Home Garden

Recommended Roof Pitch for Snow

The best roof pitch or steepness for snow depends on several factors, including wind, the composition and design of your roof and whether or not the snow in your area is usually wet or dry. In general, as the pitch of your roof increases, the snow slides off more easily, and the load on your roof decreases.
  1. Measuring Pitch

    • A mountain resort with a steeply pitched roof.

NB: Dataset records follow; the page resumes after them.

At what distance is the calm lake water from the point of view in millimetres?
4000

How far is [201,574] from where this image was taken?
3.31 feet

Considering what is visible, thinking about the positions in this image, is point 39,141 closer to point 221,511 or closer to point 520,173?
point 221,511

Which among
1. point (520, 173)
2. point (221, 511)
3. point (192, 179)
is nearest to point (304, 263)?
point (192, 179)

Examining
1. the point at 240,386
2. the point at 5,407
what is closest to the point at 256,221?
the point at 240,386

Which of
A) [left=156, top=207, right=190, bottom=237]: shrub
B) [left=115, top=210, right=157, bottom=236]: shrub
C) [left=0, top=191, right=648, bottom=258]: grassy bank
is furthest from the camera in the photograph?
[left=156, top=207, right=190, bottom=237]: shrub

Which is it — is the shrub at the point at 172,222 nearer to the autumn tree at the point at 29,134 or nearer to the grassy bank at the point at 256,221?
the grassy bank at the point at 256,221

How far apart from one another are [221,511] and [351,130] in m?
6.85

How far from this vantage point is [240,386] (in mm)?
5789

      Roof pitch measures how high a roof rises for every 12 inches. If every 12 inches of a roof rises 4 inches, the pitch of that roof is 4:12. Steep roofs are more expensive to build than flat roofs, but they shed snow more easily. They cost more to build because they require a larger interior support than flat roofs and workers cannot walk on them to install shingles, tiles or other covering. To encourage snow to slide off, your roof should have a minimum pitch of 3:12, dropping more than 3 feet for every 12 feet of roof. A roof pitch less than 3:12 is considered flat.

    Type of Snow

    • Skiers like powdery snow.

      Dry or powdery snow weighs about 7 pounds per square foot. Most snow weighs an average of 15 to 20 pounds per square foot (psf), but wet or compacted snow weighs even more. Most roofs in areas with snow are designed for loads of 20 psf. Whether snow is usually dry or wet depends primarily on geography.

    Geography

    • A house with a steep pitched roof designed to shed snow.

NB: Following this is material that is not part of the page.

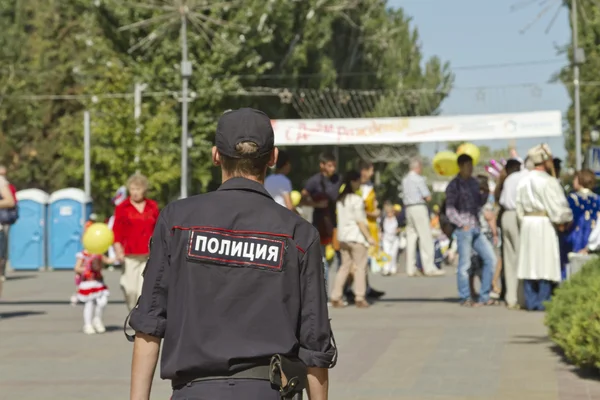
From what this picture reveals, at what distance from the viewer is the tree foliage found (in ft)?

      If you have heavy snowfalls or the snow in your area is usually wet, you should consider a 4:12 pitch. Steep roofs also drain melting snow better. If you live in an area where heavy rains commonly fall after heavy snow, the load on your roof will jump dramatically. Drifting snow pushed by high winds can cause loads of 50 psf, with reported loads up to 300 psf, and is the greatest cause of roof failures.

    Composition and Design

    • Snow accumulates in pockets on multilevel roofs.

      Metal roofs are the most apt to collapse under heavy snow loads. More snow accumulates on unheated barns, sheds and other outbuildings than on heated homes with warm roofs. A wooden roof might be able to withstand a heavy load of wet snow for days or weeks and then collapse. Melting snow on sloped, warm roofs often refreezes, causing ice to back up under shingles or icicles to form on eaves. Drifting and sliding snow causes heavy loads in the “valleys” of sawtooth and barrel vaulted roofs. Snow from sloped or gabled roofs collects on lower bays of multilevel roofs. If your roof does not adequately slope into drains, melting snow can accumulate in low areas, a phenomenon called “ponding.” Both flat and curved roofs are prone to ponding.